-- Given task --
Reproduce the records below word for word, with every line and character unchanged.

-- Data excerpts --
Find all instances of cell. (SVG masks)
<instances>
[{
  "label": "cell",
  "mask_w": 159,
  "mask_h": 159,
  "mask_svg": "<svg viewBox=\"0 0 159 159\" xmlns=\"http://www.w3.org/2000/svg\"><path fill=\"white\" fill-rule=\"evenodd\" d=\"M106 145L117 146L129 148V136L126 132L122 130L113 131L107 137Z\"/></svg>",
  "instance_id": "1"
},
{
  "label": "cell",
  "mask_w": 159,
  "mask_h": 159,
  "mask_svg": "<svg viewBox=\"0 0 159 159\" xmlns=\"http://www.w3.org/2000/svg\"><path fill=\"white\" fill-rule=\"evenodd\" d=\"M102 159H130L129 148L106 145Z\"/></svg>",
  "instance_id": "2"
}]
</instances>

-- Expected output --
Find all instances of cell. (SVG masks)
<instances>
[{
  "label": "cell",
  "mask_w": 159,
  "mask_h": 159,
  "mask_svg": "<svg viewBox=\"0 0 159 159\" xmlns=\"http://www.w3.org/2000/svg\"><path fill=\"white\" fill-rule=\"evenodd\" d=\"M106 145L117 146L129 148V136L126 132L122 130L113 131L107 137Z\"/></svg>",
  "instance_id": "1"
},
{
  "label": "cell",
  "mask_w": 159,
  "mask_h": 159,
  "mask_svg": "<svg viewBox=\"0 0 159 159\" xmlns=\"http://www.w3.org/2000/svg\"><path fill=\"white\" fill-rule=\"evenodd\" d=\"M102 159H130L129 148L106 145Z\"/></svg>",
  "instance_id": "2"
}]
</instances>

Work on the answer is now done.